▶ _Document passage_

((

When I was very small, I had an aunt who would tell me the most wonderful fairy tales - all original. I grew up, as little girls do, but the magic of story still dazzles and enthralls me. On the good days, I like to think of myself as Scheherazade's sister. On the bad days - not so much.
(read the rest of her bio here, if only to learn what are her favorite shoes).
Kim: Oh, we love Australia here at SOS Aloha! What is your favorite sights, sounds, and smell of your suburb?
Denise: There are many houses just like this in my street - including mine. I live in an older part of Brisbane, where the houses are built of weatherboard timber and are up stilts. Brisbane is a sprawling subtropical city, just north of the Gold Coast where Surfers Paradise is. I'm not sure how exciting it is as a tourist destination, but it's a wonderful place to live. I love the big old river that winds through it like a broad muddy snake. A couple of evenings a week,I walk through the riverside parks with a friend. There are always families out together, athletic types jogging and cycling, the big ferries cutting through the water and the reflections of the city lights. It's gorgeous. Every dusk, the flying foxes (fruit bats) pass over the house on their way to who knows where. Somewhere yummy I suspect! When my kids were little we used to count their batty silhouettes as they flew beneath the clouds and the moon. Later in the night, the possums clomp across the roof in what sounds like hobnailed boots. The poor dog barks death threats at the top of her voice, but they just snicker, possum style. And then go pee on my car.
In summer, the suburbs steam quietly in the midday height - the humidity is horrible. Afternoons, there's usually a downpour. I love watching the storms striding toward us across the hills, the lightning and thunder. But that's only for a few months. Right now it's winter and the days are crisp and clear, though chilly.
This is an outdoor culture. Our house has wide verandahs for lounging about on and eating and drinking good Australian wine. I adore looking out at the stunning combination of the orange/red of the poincianas (there's one in the photo) and the purple of the jacarandas, all against the pure blue of the sky. Neither of these trees are native, but they're so eye-achingly gorgeous I can't bring myself to care.
And lastly, I love that this is my town. I know where everything is - or I can navigate my way there easily enough. I was brought up here, it's safe, familiar. Everyone knows someone who knows someone who you know. Real six degrees of separation stuff. It's a small town dressed up in big city suit.
Kim: How did you break into publishing?
Denise: Long story! Ready? LOL.
I hadn’t written any fiction since high school (back in the Dark Ages), though I'd always promised myself, 'One day, I'll write a book.' But then my life took a smart 180 degree turn. Everything went wrong and I was miserable. I thought, 'What the hell, I'll write a damn book!'
So I did. (I'm perfectly okay now, BTW. It all got better.) That was in 2002 and once I finished that first book (it lives in the sock drawer)… ah, then it was a different story. I was hooked on the sheer power of creating a world and disappearing into it.
http://www.romanceaustralia.com/), which was the best thing I could have done. I entered contests, attended conferences, found critique partners and profited from the wise advice of published authors.

))

▶ _Required work_
[1] Summarize the interview with Denise in two sentences.
[2] According to the interview with Denise, which two trees supply the orange-red and purple colors she enjoys seeing against the sky?
[3] Carry on the interview with Denise from the point where the text ends.

[Contour annotation data]

((

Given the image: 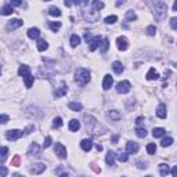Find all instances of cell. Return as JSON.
Returning a JSON list of instances; mask_svg holds the SVG:
<instances>
[{
    "mask_svg": "<svg viewBox=\"0 0 177 177\" xmlns=\"http://www.w3.org/2000/svg\"><path fill=\"white\" fill-rule=\"evenodd\" d=\"M83 119H84V125H86L87 131H90L91 134H104L105 131H107V129H105L104 126H101L94 116L87 115L86 114V115L83 116Z\"/></svg>",
    "mask_w": 177,
    "mask_h": 177,
    "instance_id": "1",
    "label": "cell"
},
{
    "mask_svg": "<svg viewBox=\"0 0 177 177\" xmlns=\"http://www.w3.org/2000/svg\"><path fill=\"white\" fill-rule=\"evenodd\" d=\"M75 80L79 84L84 86V84H87L89 82H90V72L84 68H79L75 72Z\"/></svg>",
    "mask_w": 177,
    "mask_h": 177,
    "instance_id": "2",
    "label": "cell"
},
{
    "mask_svg": "<svg viewBox=\"0 0 177 177\" xmlns=\"http://www.w3.org/2000/svg\"><path fill=\"white\" fill-rule=\"evenodd\" d=\"M166 13H167V6L163 1H159V3L155 4V15L158 19H163L166 17Z\"/></svg>",
    "mask_w": 177,
    "mask_h": 177,
    "instance_id": "3",
    "label": "cell"
},
{
    "mask_svg": "<svg viewBox=\"0 0 177 177\" xmlns=\"http://www.w3.org/2000/svg\"><path fill=\"white\" fill-rule=\"evenodd\" d=\"M83 15L89 22H97L100 19V13L96 11V8H87V10H84Z\"/></svg>",
    "mask_w": 177,
    "mask_h": 177,
    "instance_id": "4",
    "label": "cell"
},
{
    "mask_svg": "<svg viewBox=\"0 0 177 177\" xmlns=\"http://www.w3.org/2000/svg\"><path fill=\"white\" fill-rule=\"evenodd\" d=\"M130 89H131V84H130V82H127V80H122V82H119V83L116 84V91L120 94L129 93Z\"/></svg>",
    "mask_w": 177,
    "mask_h": 177,
    "instance_id": "5",
    "label": "cell"
},
{
    "mask_svg": "<svg viewBox=\"0 0 177 177\" xmlns=\"http://www.w3.org/2000/svg\"><path fill=\"white\" fill-rule=\"evenodd\" d=\"M22 134H24V133H22L21 130L13 129V130H7V131H6V138H7V140H10V141H15V140H18Z\"/></svg>",
    "mask_w": 177,
    "mask_h": 177,
    "instance_id": "6",
    "label": "cell"
},
{
    "mask_svg": "<svg viewBox=\"0 0 177 177\" xmlns=\"http://www.w3.org/2000/svg\"><path fill=\"white\" fill-rule=\"evenodd\" d=\"M66 93H68V86H66L65 82H61V84L58 86V89H55V91H54V97H55V98L64 97V96H65Z\"/></svg>",
    "mask_w": 177,
    "mask_h": 177,
    "instance_id": "7",
    "label": "cell"
},
{
    "mask_svg": "<svg viewBox=\"0 0 177 177\" xmlns=\"http://www.w3.org/2000/svg\"><path fill=\"white\" fill-rule=\"evenodd\" d=\"M44 170H46V165L44 163H33L32 167L29 169V172L32 174H40V173H43Z\"/></svg>",
    "mask_w": 177,
    "mask_h": 177,
    "instance_id": "8",
    "label": "cell"
},
{
    "mask_svg": "<svg viewBox=\"0 0 177 177\" xmlns=\"http://www.w3.org/2000/svg\"><path fill=\"white\" fill-rule=\"evenodd\" d=\"M54 152H55V155H57L58 158H61V159L66 158V148L62 144H60V143H58V144H55Z\"/></svg>",
    "mask_w": 177,
    "mask_h": 177,
    "instance_id": "9",
    "label": "cell"
},
{
    "mask_svg": "<svg viewBox=\"0 0 177 177\" xmlns=\"http://www.w3.org/2000/svg\"><path fill=\"white\" fill-rule=\"evenodd\" d=\"M116 44H118V49H119L120 51H126L127 47H129V43H127L126 37H123V36H119L116 39Z\"/></svg>",
    "mask_w": 177,
    "mask_h": 177,
    "instance_id": "10",
    "label": "cell"
},
{
    "mask_svg": "<svg viewBox=\"0 0 177 177\" xmlns=\"http://www.w3.org/2000/svg\"><path fill=\"white\" fill-rule=\"evenodd\" d=\"M167 115V111H166V105L165 104H159L158 108H156V116L161 118V119H165Z\"/></svg>",
    "mask_w": 177,
    "mask_h": 177,
    "instance_id": "11",
    "label": "cell"
},
{
    "mask_svg": "<svg viewBox=\"0 0 177 177\" xmlns=\"http://www.w3.org/2000/svg\"><path fill=\"white\" fill-rule=\"evenodd\" d=\"M138 144L137 143H134V141H129L126 144V151H127V154H136V152L138 151Z\"/></svg>",
    "mask_w": 177,
    "mask_h": 177,
    "instance_id": "12",
    "label": "cell"
},
{
    "mask_svg": "<svg viewBox=\"0 0 177 177\" xmlns=\"http://www.w3.org/2000/svg\"><path fill=\"white\" fill-rule=\"evenodd\" d=\"M112 84H114V79H112V76L111 75H105L104 76V80H102V89H104V90H109Z\"/></svg>",
    "mask_w": 177,
    "mask_h": 177,
    "instance_id": "13",
    "label": "cell"
},
{
    "mask_svg": "<svg viewBox=\"0 0 177 177\" xmlns=\"http://www.w3.org/2000/svg\"><path fill=\"white\" fill-rule=\"evenodd\" d=\"M22 26V21L21 19H11V21L7 22V29L8 31H14V29Z\"/></svg>",
    "mask_w": 177,
    "mask_h": 177,
    "instance_id": "14",
    "label": "cell"
},
{
    "mask_svg": "<svg viewBox=\"0 0 177 177\" xmlns=\"http://www.w3.org/2000/svg\"><path fill=\"white\" fill-rule=\"evenodd\" d=\"M28 155L40 156V147L36 144V143H33V144H31V147H29V151H28Z\"/></svg>",
    "mask_w": 177,
    "mask_h": 177,
    "instance_id": "15",
    "label": "cell"
},
{
    "mask_svg": "<svg viewBox=\"0 0 177 177\" xmlns=\"http://www.w3.org/2000/svg\"><path fill=\"white\" fill-rule=\"evenodd\" d=\"M100 42H101V37H100V36L93 37V39H91L90 42H89V44H90V46H89L90 51H94V50H96V49H97V47L100 46Z\"/></svg>",
    "mask_w": 177,
    "mask_h": 177,
    "instance_id": "16",
    "label": "cell"
},
{
    "mask_svg": "<svg viewBox=\"0 0 177 177\" xmlns=\"http://www.w3.org/2000/svg\"><path fill=\"white\" fill-rule=\"evenodd\" d=\"M115 158H116V154L114 151H109L107 154V158H105V162L108 166H114V163H115Z\"/></svg>",
    "mask_w": 177,
    "mask_h": 177,
    "instance_id": "17",
    "label": "cell"
},
{
    "mask_svg": "<svg viewBox=\"0 0 177 177\" xmlns=\"http://www.w3.org/2000/svg\"><path fill=\"white\" fill-rule=\"evenodd\" d=\"M80 147H82L83 151H90L91 147H93V143H91V140H89V138H84V140H82V143H80Z\"/></svg>",
    "mask_w": 177,
    "mask_h": 177,
    "instance_id": "18",
    "label": "cell"
},
{
    "mask_svg": "<svg viewBox=\"0 0 177 177\" xmlns=\"http://www.w3.org/2000/svg\"><path fill=\"white\" fill-rule=\"evenodd\" d=\"M13 13H14V8H13L11 4H6V6L0 10V14L1 15H11Z\"/></svg>",
    "mask_w": 177,
    "mask_h": 177,
    "instance_id": "19",
    "label": "cell"
},
{
    "mask_svg": "<svg viewBox=\"0 0 177 177\" xmlns=\"http://www.w3.org/2000/svg\"><path fill=\"white\" fill-rule=\"evenodd\" d=\"M40 36V31L37 28H31L28 31V37L29 39H37Z\"/></svg>",
    "mask_w": 177,
    "mask_h": 177,
    "instance_id": "20",
    "label": "cell"
},
{
    "mask_svg": "<svg viewBox=\"0 0 177 177\" xmlns=\"http://www.w3.org/2000/svg\"><path fill=\"white\" fill-rule=\"evenodd\" d=\"M68 108L71 109V111L78 112V111H82L83 105L80 104V102H75V101H72V102H69V104H68Z\"/></svg>",
    "mask_w": 177,
    "mask_h": 177,
    "instance_id": "21",
    "label": "cell"
},
{
    "mask_svg": "<svg viewBox=\"0 0 177 177\" xmlns=\"http://www.w3.org/2000/svg\"><path fill=\"white\" fill-rule=\"evenodd\" d=\"M80 129V123L78 119H72L69 122V130L71 131H78Z\"/></svg>",
    "mask_w": 177,
    "mask_h": 177,
    "instance_id": "22",
    "label": "cell"
},
{
    "mask_svg": "<svg viewBox=\"0 0 177 177\" xmlns=\"http://www.w3.org/2000/svg\"><path fill=\"white\" fill-rule=\"evenodd\" d=\"M18 75L19 76H26V75H31V68H29L28 65H21L18 69Z\"/></svg>",
    "mask_w": 177,
    "mask_h": 177,
    "instance_id": "23",
    "label": "cell"
},
{
    "mask_svg": "<svg viewBox=\"0 0 177 177\" xmlns=\"http://www.w3.org/2000/svg\"><path fill=\"white\" fill-rule=\"evenodd\" d=\"M165 133H166V131H165V129H162V127H155V129L152 130V136H154L155 138L163 137V136H165Z\"/></svg>",
    "mask_w": 177,
    "mask_h": 177,
    "instance_id": "24",
    "label": "cell"
},
{
    "mask_svg": "<svg viewBox=\"0 0 177 177\" xmlns=\"http://www.w3.org/2000/svg\"><path fill=\"white\" fill-rule=\"evenodd\" d=\"M112 69L115 71V73H118V75H119V73L123 72V64L120 61H115L114 64H112Z\"/></svg>",
    "mask_w": 177,
    "mask_h": 177,
    "instance_id": "25",
    "label": "cell"
},
{
    "mask_svg": "<svg viewBox=\"0 0 177 177\" xmlns=\"http://www.w3.org/2000/svg\"><path fill=\"white\" fill-rule=\"evenodd\" d=\"M145 78H147L148 80H156V79L159 78V73L156 72L154 68H151V69L148 71V73H147V76H145Z\"/></svg>",
    "mask_w": 177,
    "mask_h": 177,
    "instance_id": "26",
    "label": "cell"
},
{
    "mask_svg": "<svg viewBox=\"0 0 177 177\" xmlns=\"http://www.w3.org/2000/svg\"><path fill=\"white\" fill-rule=\"evenodd\" d=\"M49 49V43L44 39H39L37 40V50L39 51H44Z\"/></svg>",
    "mask_w": 177,
    "mask_h": 177,
    "instance_id": "27",
    "label": "cell"
},
{
    "mask_svg": "<svg viewBox=\"0 0 177 177\" xmlns=\"http://www.w3.org/2000/svg\"><path fill=\"white\" fill-rule=\"evenodd\" d=\"M159 173L163 177H166L167 174H169V166H167L166 163H161V165H159Z\"/></svg>",
    "mask_w": 177,
    "mask_h": 177,
    "instance_id": "28",
    "label": "cell"
},
{
    "mask_svg": "<svg viewBox=\"0 0 177 177\" xmlns=\"http://www.w3.org/2000/svg\"><path fill=\"white\" fill-rule=\"evenodd\" d=\"M108 118H111V119H114V120H119L120 118H122V115H120L118 111H115V109H112V111H108Z\"/></svg>",
    "mask_w": 177,
    "mask_h": 177,
    "instance_id": "29",
    "label": "cell"
},
{
    "mask_svg": "<svg viewBox=\"0 0 177 177\" xmlns=\"http://www.w3.org/2000/svg\"><path fill=\"white\" fill-rule=\"evenodd\" d=\"M8 155V148L7 147H0V162H4Z\"/></svg>",
    "mask_w": 177,
    "mask_h": 177,
    "instance_id": "30",
    "label": "cell"
},
{
    "mask_svg": "<svg viewBox=\"0 0 177 177\" xmlns=\"http://www.w3.org/2000/svg\"><path fill=\"white\" fill-rule=\"evenodd\" d=\"M24 82H25V86L29 89V87H32L33 82H35V78L32 75H26V76H24Z\"/></svg>",
    "mask_w": 177,
    "mask_h": 177,
    "instance_id": "31",
    "label": "cell"
},
{
    "mask_svg": "<svg viewBox=\"0 0 177 177\" xmlns=\"http://www.w3.org/2000/svg\"><path fill=\"white\" fill-rule=\"evenodd\" d=\"M100 44H101V47H100V50H101L102 53H105V51L108 50V47H109V40H108V39H101Z\"/></svg>",
    "mask_w": 177,
    "mask_h": 177,
    "instance_id": "32",
    "label": "cell"
},
{
    "mask_svg": "<svg viewBox=\"0 0 177 177\" xmlns=\"http://www.w3.org/2000/svg\"><path fill=\"white\" fill-rule=\"evenodd\" d=\"M69 43H71L72 47H76L80 43V37L78 36V35H72V36H71V40H69Z\"/></svg>",
    "mask_w": 177,
    "mask_h": 177,
    "instance_id": "33",
    "label": "cell"
},
{
    "mask_svg": "<svg viewBox=\"0 0 177 177\" xmlns=\"http://www.w3.org/2000/svg\"><path fill=\"white\" fill-rule=\"evenodd\" d=\"M49 14H50L51 17H60V15H61V11L58 10L57 7H50L49 8Z\"/></svg>",
    "mask_w": 177,
    "mask_h": 177,
    "instance_id": "34",
    "label": "cell"
},
{
    "mask_svg": "<svg viewBox=\"0 0 177 177\" xmlns=\"http://www.w3.org/2000/svg\"><path fill=\"white\" fill-rule=\"evenodd\" d=\"M126 19H127V21H136V19H137V15H136V13H134V11L129 10L126 13Z\"/></svg>",
    "mask_w": 177,
    "mask_h": 177,
    "instance_id": "35",
    "label": "cell"
},
{
    "mask_svg": "<svg viewBox=\"0 0 177 177\" xmlns=\"http://www.w3.org/2000/svg\"><path fill=\"white\" fill-rule=\"evenodd\" d=\"M82 3V0H65L64 4H65L66 7H71V6H79Z\"/></svg>",
    "mask_w": 177,
    "mask_h": 177,
    "instance_id": "36",
    "label": "cell"
},
{
    "mask_svg": "<svg viewBox=\"0 0 177 177\" xmlns=\"http://www.w3.org/2000/svg\"><path fill=\"white\" fill-rule=\"evenodd\" d=\"M49 26H50L51 31L57 32V31H60V28H61V22H49Z\"/></svg>",
    "mask_w": 177,
    "mask_h": 177,
    "instance_id": "37",
    "label": "cell"
},
{
    "mask_svg": "<svg viewBox=\"0 0 177 177\" xmlns=\"http://www.w3.org/2000/svg\"><path fill=\"white\" fill-rule=\"evenodd\" d=\"M161 144H162V147H165V148H166V147H170V145L173 144V138H172V137H166V138H163Z\"/></svg>",
    "mask_w": 177,
    "mask_h": 177,
    "instance_id": "38",
    "label": "cell"
},
{
    "mask_svg": "<svg viewBox=\"0 0 177 177\" xmlns=\"http://www.w3.org/2000/svg\"><path fill=\"white\" fill-rule=\"evenodd\" d=\"M93 6H94V8L97 11H100L101 8H104V3H102L101 0H94L93 1Z\"/></svg>",
    "mask_w": 177,
    "mask_h": 177,
    "instance_id": "39",
    "label": "cell"
},
{
    "mask_svg": "<svg viewBox=\"0 0 177 177\" xmlns=\"http://www.w3.org/2000/svg\"><path fill=\"white\" fill-rule=\"evenodd\" d=\"M136 134H137L140 138H144L145 136H147V130H145V129H141V127H137V129H136Z\"/></svg>",
    "mask_w": 177,
    "mask_h": 177,
    "instance_id": "40",
    "label": "cell"
},
{
    "mask_svg": "<svg viewBox=\"0 0 177 177\" xmlns=\"http://www.w3.org/2000/svg\"><path fill=\"white\" fill-rule=\"evenodd\" d=\"M145 32H147V35H149V36H154V35L156 33V28L154 25H149L148 28H147V31H145Z\"/></svg>",
    "mask_w": 177,
    "mask_h": 177,
    "instance_id": "41",
    "label": "cell"
},
{
    "mask_svg": "<svg viewBox=\"0 0 177 177\" xmlns=\"http://www.w3.org/2000/svg\"><path fill=\"white\" fill-rule=\"evenodd\" d=\"M147 151H148V154L154 155V154L156 152V145L155 144H148L147 145Z\"/></svg>",
    "mask_w": 177,
    "mask_h": 177,
    "instance_id": "42",
    "label": "cell"
},
{
    "mask_svg": "<svg viewBox=\"0 0 177 177\" xmlns=\"http://www.w3.org/2000/svg\"><path fill=\"white\" fill-rule=\"evenodd\" d=\"M61 126H62L61 118H54V120H53V127H61Z\"/></svg>",
    "mask_w": 177,
    "mask_h": 177,
    "instance_id": "43",
    "label": "cell"
},
{
    "mask_svg": "<svg viewBox=\"0 0 177 177\" xmlns=\"http://www.w3.org/2000/svg\"><path fill=\"white\" fill-rule=\"evenodd\" d=\"M116 19H118L116 15H109L105 18V24H114V22H116Z\"/></svg>",
    "mask_w": 177,
    "mask_h": 177,
    "instance_id": "44",
    "label": "cell"
},
{
    "mask_svg": "<svg viewBox=\"0 0 177 177\" xmlns=\"http://www.w3.org/2000/svg\"><path fill=\"white\" fill-rule=\"evenodd\" d=\"M10 120V116L3 114V115H0V125H4V123H7Z\"/></svg>",
    "mask_w": 177,
    "mask_h": 177,
    "instance_id": "45",
    "label": "cell"
},
{
    "mask_svg": "<svg viewBox=\"0 0 177 177\" xmlns=\"http://www.w3.org/2000/svg\"><path fill=\"white\" fill-rule=\"evenodd\" d=\"M51 143H53V140H51V137H50V136H47V137H46V140H44V144H43V147H44V148H49V147H50V145H51Z\"/></svg>",
    "mask_w": 177,
    "mask_h": 177,
    "instance_id": "46",
    "label": "cell"
},
{
    "mask_svg": "<svg viewBox=\"0 0 177 177\" xmlns=\"http://www.w3.org/2000/svg\"><path fill=\"white\" fill-rule=\"evenodd\" d=\"M116 158L119 159L120 162H126V161H127V158H129V156H127V154H119V155L116 156Z\"/></svg>",
    "mask_w": 177,
    "mask_h": 177,
    "instance_id": "47",
    "label": "cell"
},
{
    "mask_svg": "<svg viewBox=\"0 0 177 177\" xmlns=\"http://www.w3.org/2000/svg\"><path fill=\"white\" fill-rule=\"evenodd\" d=\"M22 0H10V4L13 6V7H18V6H21Z\"/></svg>",
    "mask_w": 177,
    "mask_h": 177,
    "instance_id": "48",
    "label": "cell"
},
{
    "mask_svg": "<svg viewBox=\"0 0 177 177\" xmlns=\"http://www.w3.org/2000/svg\"><path fill=\"white\" fill-rule=\"evenodd\" d=\"M170 26H172V29H177V18L176 17H173V18L170 19Z\"/></svg>",
    "mask_w": 177,
    "mask_h": 177,
    "instance_id": "49",
    "label": "cell"
},
{
    "mask_svg": "<svg viewBox=\"0 0 177 177\" xmlns=\"http://www.w3.org/2000/svg\"><path fill=\"white\" fill-rule=\"evenodd\" d=\"M11 165H13V166H18V165H19V156L18 155H15V158L13 159Z\"/></svg>",
    "mask_w": 177,
    "mask_h": 177,
    "instance_id": "50",
    "label": "cell"
},
{
    "mask_svg": "<svg viewBox=\"0 0 177 177\" xmlns=\"http://www.w3.org/2000/svg\"><path fill=\"white\" fill-rule=\"evenodd\" d=\"M33 129H35V127H33V126H28V127H26V129H25V130L22 131V133H24V134H29V133H31V131L33 130Z\"/></svg>",
    "mask_w": 177,
    "mask_h": 177,
    "instance_id": "51",
    "label": "cell"
},
{
    "mask_svg": "<svg viewBox=\"0 0 177 177\" xmlns=\"http://www.w3.org/2000/svg\"><path fill=\"white\" fill-rule=\"evenodd\" d=\"M7 169H6V167H0V174H1V176H7Z\"/></svg>",
    "mask_w": 177,
    "mask_h": 177,
    "instance_id": "52",
    "label": "cell"
},
{
    "mask_svg": "<svg viewBox=\"0 0 177 177\" xmlns=\"http://www.w3.org/2000/svg\"><path fill=\"white\" fill-rule=\"evenodd\" d=\"M84 40H86L87 43H89V42L91 40V35H90L89 32H86V33H84Z\"/></svg>",
    "mask_w": 177,
    "mask_h": 177,
    "instance_id": "53",
    "label": "cell"
},
{
    "mask_svg": "<svg viewBox=\"0 0 177 177\" xmlns=\"http://www.w3.org/2000/svg\"><path fill=\"white\" fill-rule=\"evenodd\" d=\"M137 167H138V169H145V167H147V163L138 162V163H137Z\"/></svg>",
    "mask_w": 177,
    "mask_h": 177,
    "instance_id": "54",
    "label": "cell"
},
{
    "mask_svg": "<svg viewBox=\"0 0 177 177\" xmlns=\"http://www.w3.org/2000/svg\"><path fill=\"white\" fill-rule=\"evenodd\" d=\"M143 122H144V118H141V116H140V118H137V119H136V123H137V125H141V123H143Z\"/></svg>",
    "mask_w": 177,
    "mask_h": 177,
    "instance_id": "55",
    "label": "cell"
},
{
    "mask_svg": "<svg viewBox=\"0 0 177 177\" xmlns=\"http://www.w3.org/2000/svg\"><path fill=\"white\" fill-rule=\"evenodd\" d=\"M172 176H177V166H173V169H172Z\"/></svg>",
    "mask_w": 177,
    "mask_h": 177,
    "instance_id": "56",
    "label": "cell"
},
{
    "mask_svg": "<svg viewBox=\"0 0 177 177\" xmlns=\"http://www.w3.org/2000/svg\"><path fill=\"white\" fill-rule=\"evenodd\" d=\"M125 1H126V0H116V6H118V7H119V6H120V4H123V3H125Z\"/></svg>",
    "mask_w": 177,
    "mask_h": 177,
    "instance_id": "57",
    "label": "cell"
},
{
    "mask_svg": "<svg viewBox=\"0 0 177 177\" xmlns=\"http://www.w3.org/2000/svg\"><path fill=\"white\" fill-rule=\"evenodd\" d=\"M116 141H118V136H114V137H112V143H116Z\"/></svg>",
    "mask_w": 177,
    "mask_h": 177,
    "instance_id": "58",
    "label": "cell"
},
{
    "mask_svg": "<svg viewBox=\"0 0 177 177\" xmlns=\"http://www.w3.org/2000/svg\"><path fill=\"white\" fill-rule=\"evenodd\" d=\"M97 149H98V151H102V147H101L100 144H98V145H97Z\"/></svg>",
    "mask_w": 177,
    "mask_h": 177,
    "instance_id": "59",
    "label": "cell"
},
{
    "mask_svg": "<svg viewBox=\"0 0 177 177\" xmlns=\"http://www.w3.org/2000/svg\"><path fill=\"white\" fill-rule=\"evenodd\" d=\"M83 3H84V4H87V3H89V0H83Z\"/></svg>",
    "mask_w": 177,
    "mask_h": 177,
    "instance_id": "60",
    "label": "cell"
},
{
    "mask_svg": "<svg viewBox=\"0 0 177 177\" xmlns=\"http://www.w3.org/2000/svg\"><path fill=\"white\" fill-rule=\"evenodd\" d=\"M44 1H50V0H44Z\"/></svg>",
    "mask_w": 177,
    "mask_h": 177,
    "instance_id": "61",
    "label": "cell"
},
{
    "mask_svg": "<svg viewBox=\"0 0 177 177\" xmlns=\"http://www.w3.org/2000/svg\"><path fill=\"white\" fill-rule=\"evenodd\" d=\"M0 75H1V71H0Z\"/></svg>",
    "mask_w": 177,
    "mask_h": 177,
    "instance_id": "62",
    "label": "cell"
}]
</instances>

))

▶ _Answers below_
[1] Denise describes her home in an older part of Brisbane, with its weatherboard houses on stilts, riverside walks, flying foxes, noisy possums, humid summers, and an outdoor culture of verandah living, and says she loves it as a safe, familiar town. She also explains that she started writing fiction in 2002 after her life took a turn for the worse, and that finishing her first book left her hooked on creating worlds.

[2] The poincianas supply the orange-red and the jacarandas supply the purple.

[3]
When ran a contest, I thought I'd give it a try to see if I could write my way past my inhibitions. Turned out I could! *grin* I didn't win, but the comments were highly encouraging. I did a ten minute pitch for an Ellora's Cave editor at the 2005 Romance Writers of Australia conference, following up with a partial at her request. Early the following year, she contracted my book, Gift of the Goddess. It had the absolute best cover in the whole world, especially for a newbie. Judge for yourself! Now I'm about to sign the contract for a fourth in this series, Guilty as Sin.
Then the same book (Gift of the Goddess) appeared in a reviewer’s top ten list for 2006, which brought it to the attention of a senior Berkley editor. A fellow author also kindly recommended me. It was a case of being in the right place at the right time as the editor was new to Berkley and looking to build her author list. This was also the period when the big New York houses were keen to jump on the erotic bandwagon. So I ended up with a fabulous agent who engineered a four book contract for me.
At the time of writing, I’m completing the last novel in the series, The Dark Rose, but I have also written three novellas, two for Berkley and one for Avon Red. For many years, I wrote a free (remarkably silly) serial for my monthly newsletter. The stories, The Amorous Adventures of Alice and Rackety Kate and the Pirates, are available free on my website - http://www.deniserossetti.com/stories.html And of course, I still enjoy writing for Ellora’s Cave.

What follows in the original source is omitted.